The two dogs stood motionless at the sides of the bed like the statues of a sepulcher, one of them almost touching my sleeve. Garcia was speaking excitedly. I tried to soothe him. He went on:
“But perhaps the dead do not rest, perhaps they wake up when a sea of dirt breaks through the torn boards of their wrecked coffin. Perhaps under the ground they will be more intimately blended with life and will feel its reactions more directly. They will have strange hallucinations, they will have vague reminiscences of their past life. They will dream that they are alive, they will dream about the sun of luminous days. Under the ground, among the roots of trees, they will feel more than ever. they will hear the fatal roar, they will hear the dreaded roar. they will hear the increasing roar of the approaching spring. “
It was quite dark now and the two animals were restless, they lifted their heads, pointed their ears and sniffed.

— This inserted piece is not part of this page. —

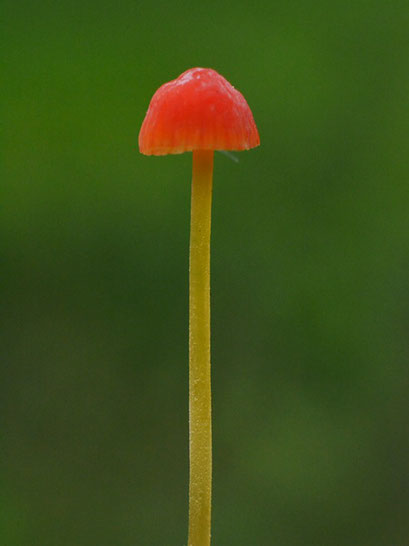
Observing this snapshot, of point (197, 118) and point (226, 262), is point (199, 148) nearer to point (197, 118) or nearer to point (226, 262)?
point (197, 118)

“Perhaps it will come from afar, like a seismic tremor, like an undulation shaking them in more plastic and intense dreams. They will hear spring coming at full gallop and then they will shudder, because they are going to witness for the first time and clearer than ever, with all its secrets, with all its charms and naked, the eternal scene of eternal life. ”
Garcia was like a man under a strong hallucination. He sat up in the bed and his sightless eyes seemed to have found at last the vision which had drawn him all his life, a vision clear and dazzling in his blindness.